Yusuf Islam at the Chicago Theatre: Cat Stevens songs and more

By Greg Kot – Chicago Tribune

Yusuf Islam, formerly known as Cat Stevens, does a sound check at the Chicago Theatre prior to performing. (Armando L. Sanchez / Chicago Tribune)
Yusuf Islam, formerly known as Cat Stevens, does a sound check at the Chicago Theatre prior to performing. (Armando L. Sanchez / Chicago Tribune)

In his former incarnation as Cat Stevens, Yusuf Islam had a reputation as a bit of a self-serious fellow, the young man with the furrowed brow contemplating eternal mysteries while finger-picking an acoustic guitar.

But before he became an earnest troubadour, the teenage Stevens caused a stir in ‘60s Swinging London with his pop songwriting prowess, notably delivering tunes such as the Tremeloes’ “Here Comes My Baby” and “The First Cut is the Deepest,” a hit single for P.P. Arnold in ’67 and later Rod Stewart and Sheryl Crow.

His place on that scene, complete with his love of R&B and blues, made a welcome appearance at Islam’s reverentially received concert Tuesday at the sold-out Chicago Theatre. The show was something of an event for Yusuf/Cat fans, who have been waiting more than 30 years for a U.S. tour. The singer famously dropped out of the music business in the late ‘70s to fully immerse himself in his spiritual studies, and left behind a legacy of eight straight million-selling albums and a dozen hit singles.

Of course, the 66-year-old singer-songwriter showed up Tuesday as well, in a grayer, more avuncular and affable incarnation. That’s the guy most of the fans paid to see, the one who launched countless guitar-strumming coffeehouse imitators in the ‘70s alongside such similarly inclined craftsmen as James Taylor, Carole King, Jackson Browne and Jim Croce. Shifting between guitar and piano, Islam reprised the songs that made him such an appealing figure to the more contemplative wing of the counter-culture.

His gentle folk songs gave off a mystical air, thinly disguising a discontent with the shortcomings of the material world, the disconnect between generations, and the journey between stations evoked by the fake old-timey train platform that served as the stage. The 29-song two-hour show, split by a half-hour break, opened with “The Wind,” one of several songs loosely based on the wandering minstrel’s spiritual quest. He was “Miles from Nowhere” but taking his time, an appealing philosophy for anyone trying to escape the mundane.
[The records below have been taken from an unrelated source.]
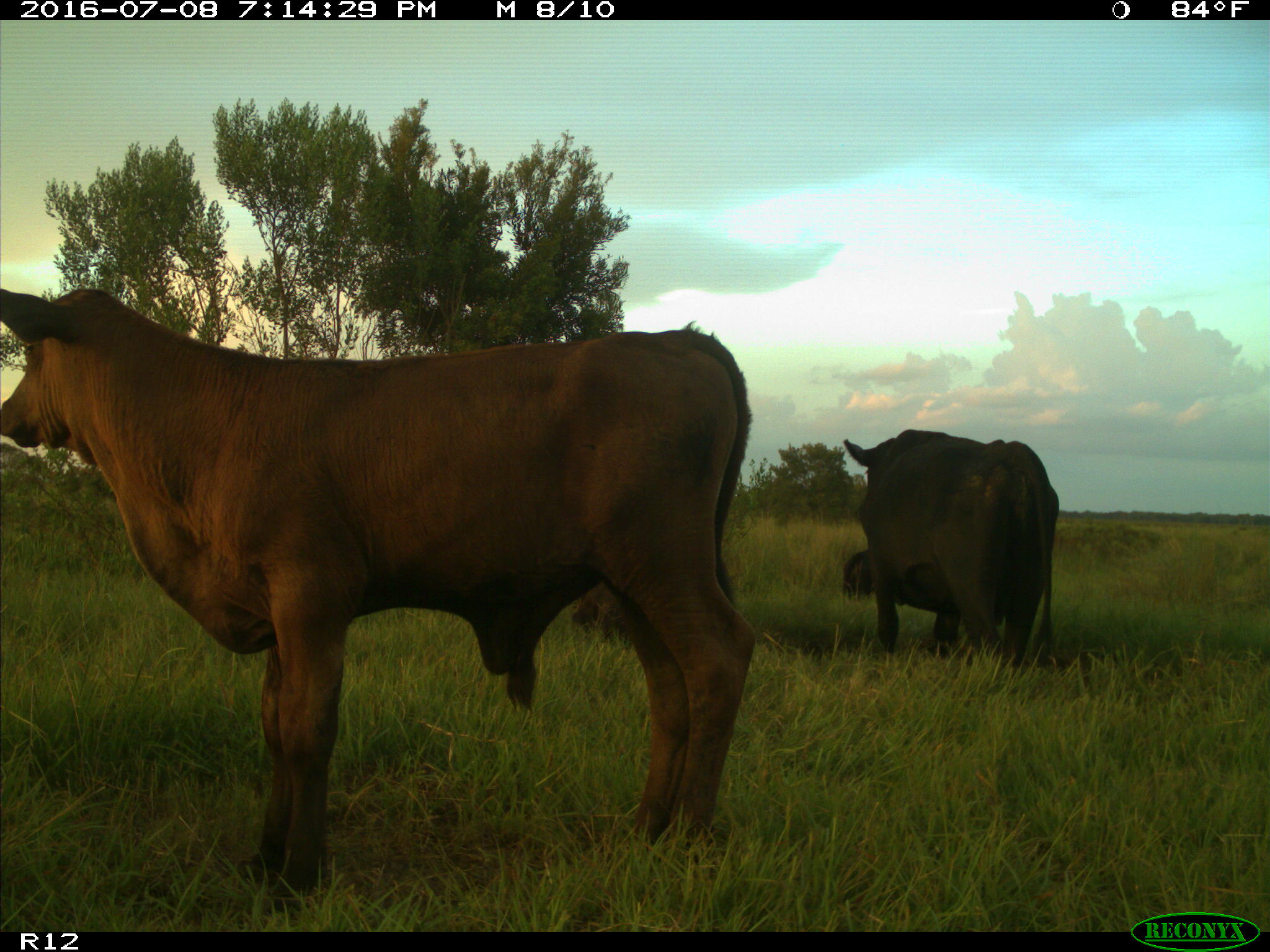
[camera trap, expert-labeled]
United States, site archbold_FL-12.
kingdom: Animalia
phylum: Chordata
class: Mammalia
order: Artiodactyla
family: Bovidae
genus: Bos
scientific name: Bos taurus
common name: domestic cow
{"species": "Bos taurus (domestic cow)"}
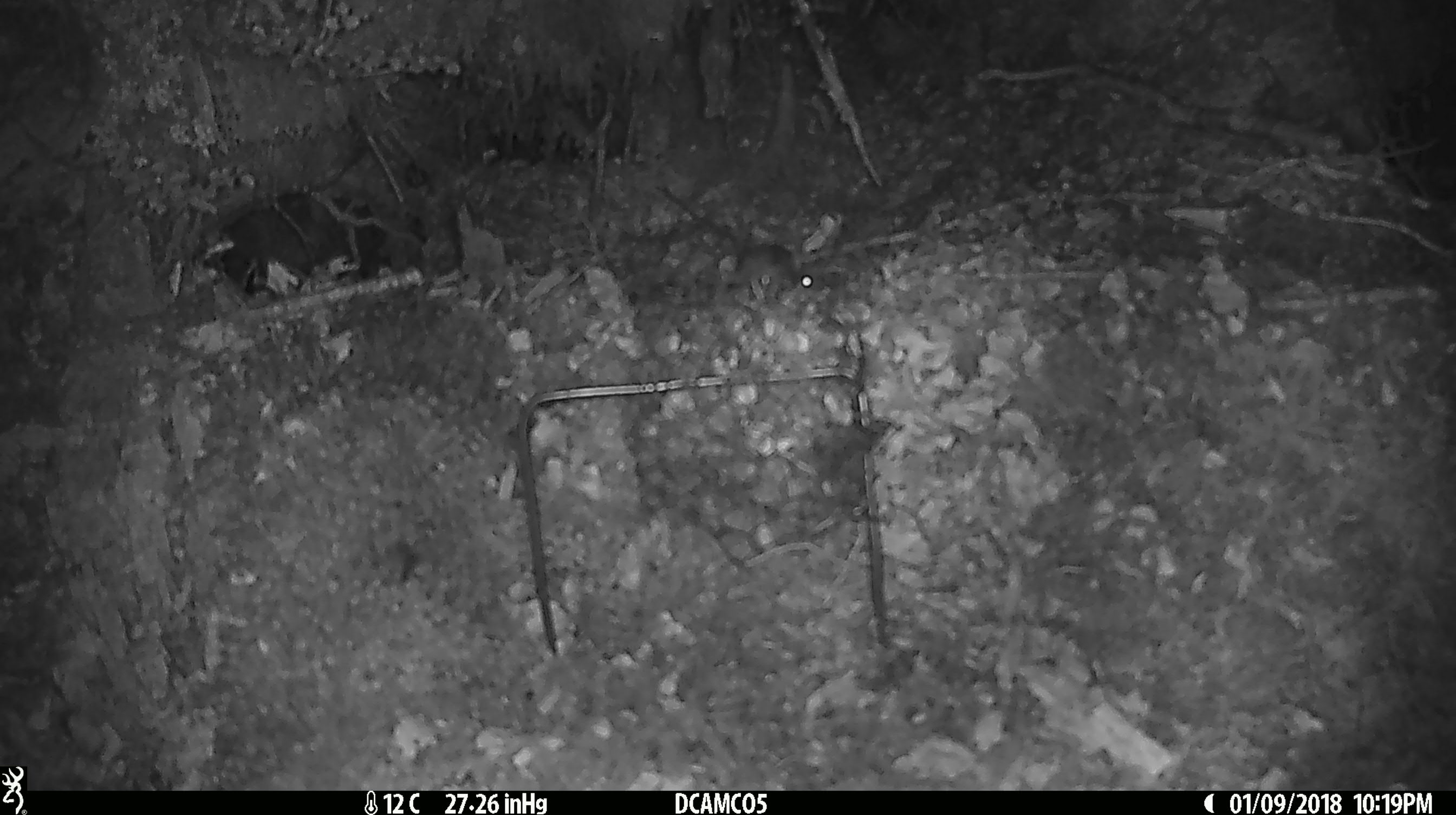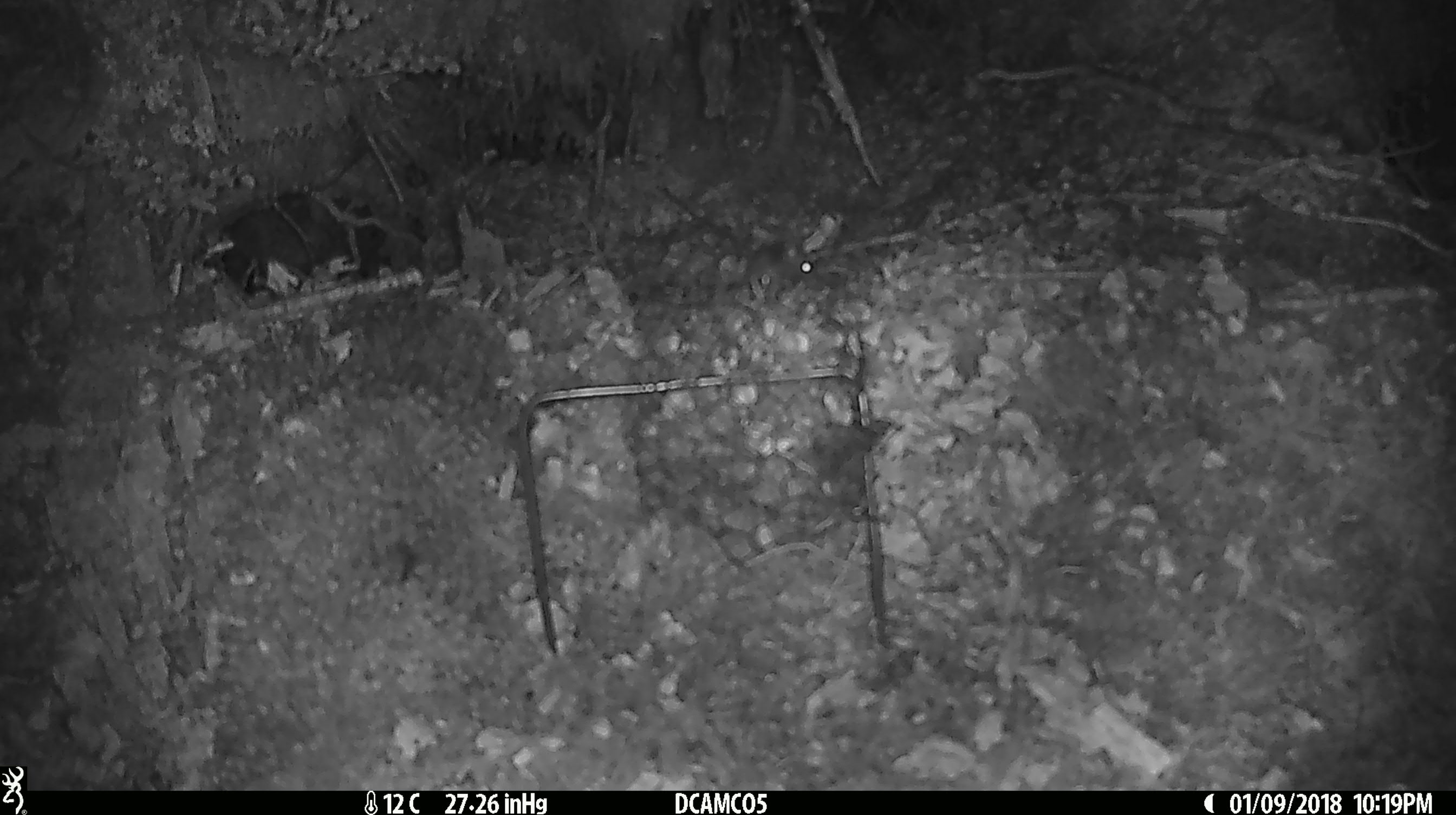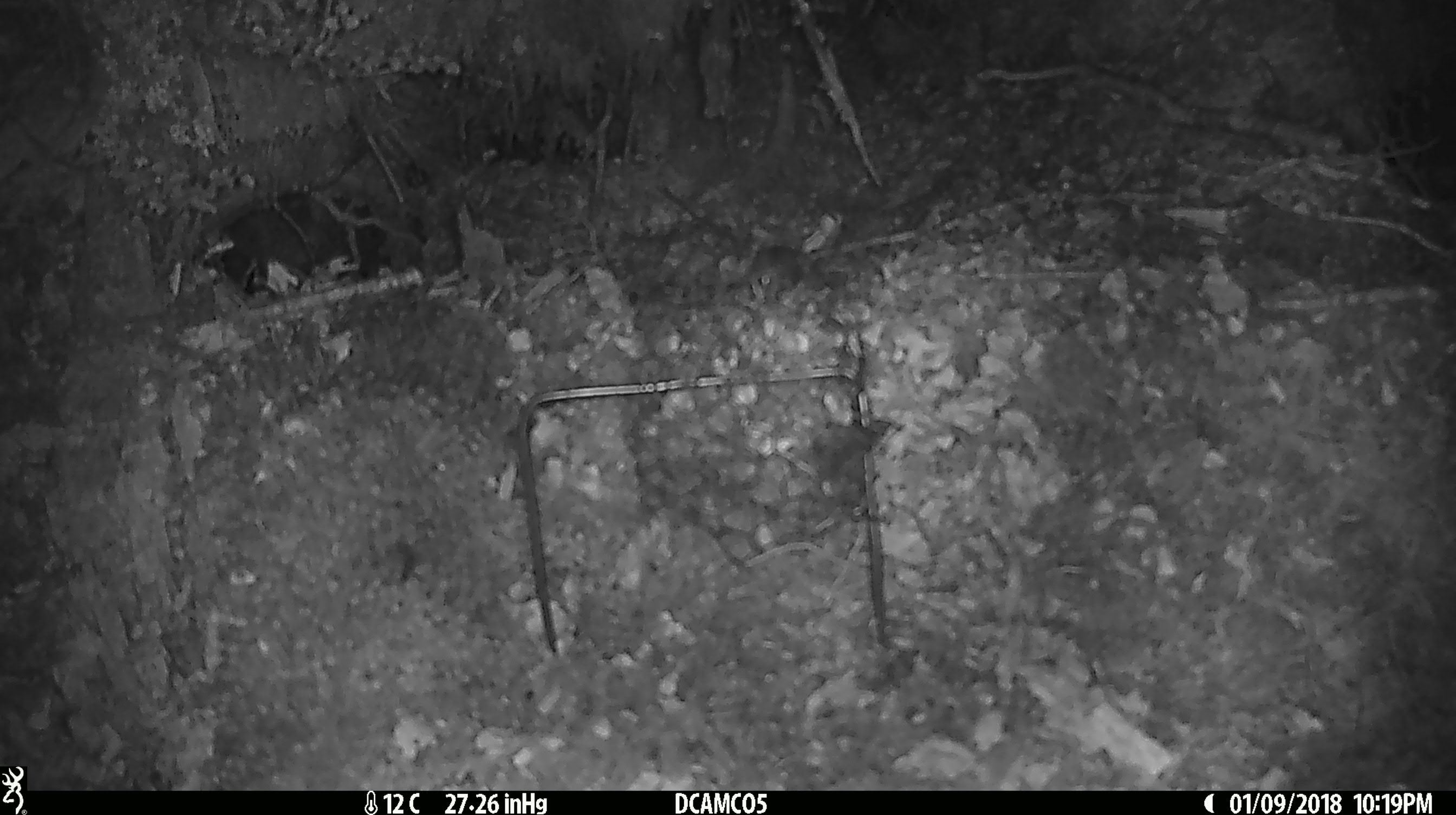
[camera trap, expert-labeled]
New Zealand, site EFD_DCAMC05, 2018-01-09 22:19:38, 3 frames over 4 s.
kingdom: Animalia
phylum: Chordata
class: Mammalia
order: Rodentia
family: Muridae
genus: Mus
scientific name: Mus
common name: mouse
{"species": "mouse (Mus)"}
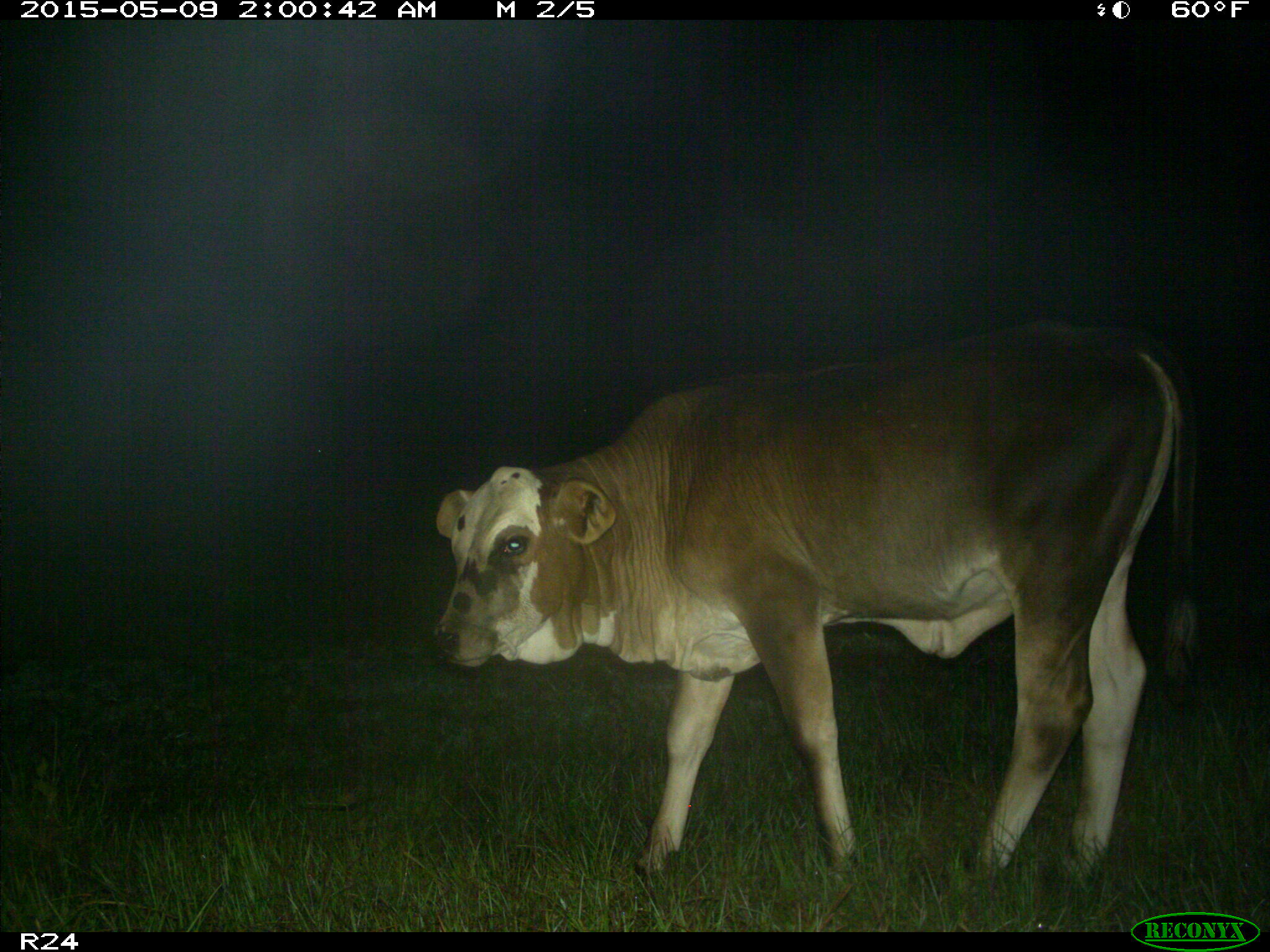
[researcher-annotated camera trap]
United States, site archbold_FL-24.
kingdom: Animalia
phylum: Chordata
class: Mammalia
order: Artiodactyla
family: Bovidae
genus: Bos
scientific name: Bos taurus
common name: domestic cow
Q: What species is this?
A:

In a life where innocence is lost and the planet is becoming a wasteland, Islam romanticized childhood as a lost refuge (“Where do the Children Play,” [Remember the Days of the] Old Schoolyard,” “Oh Very Young”). To grow up and leave home was cause for tears in the generational struggle of “Father and Son” and the anxiety of “Wild World.” On many of these vintage tunes, Islam kept his voice a conversational purr as though trying not to wake the guests in the spare bedroom. There was also a ponderous reminder that he once dabbled in progressive rock (an excerpt from “Foreigner Suite”), in sharp contrast to the simple elegance and indelible melodies of “Morning Has Broken” and “Moonshadow.”

Islam honored not only a period in his life that made him a reluctant pop star, but also the era that preceded it, and the one he’s living in now. Since he’s returned to recording and performing in recent years, he’s released three increasingly feisty albums. His most recent songs do some venting and finger-pointing (“Editing Floor Blues,” “I was Raised in Babylon”) edged in blues-steeped rock arrangements. He turned “You are My Sunshine” into a trancy blues with a North African camel-walking beat, and brought a bounce to Leadbelly’s “Take This Hammer.”

Best of all was a fierce cover of Procol Harum’s “The Devil Came from Kansas,” with enthusiastic assists from two younger acolytes, vocalist Will Oldham (aka Bonnie “Prince” Billy) and guitarist Matt Sweeney. The singer also dropped in a tongue-in-cheek line about cellphones into “Here Comes My Baby,” and shook an appreciative fist at his band after a snappy take on Jimmy Reed’s “Big Boss Man.” The Cat Stevens of the ‘70s remains an alluring pop figure for addressing the big questions with somber purpose. But at the Chicago Theatre, it sure looked like it actually might be more fun to be Yusuf Islam right now.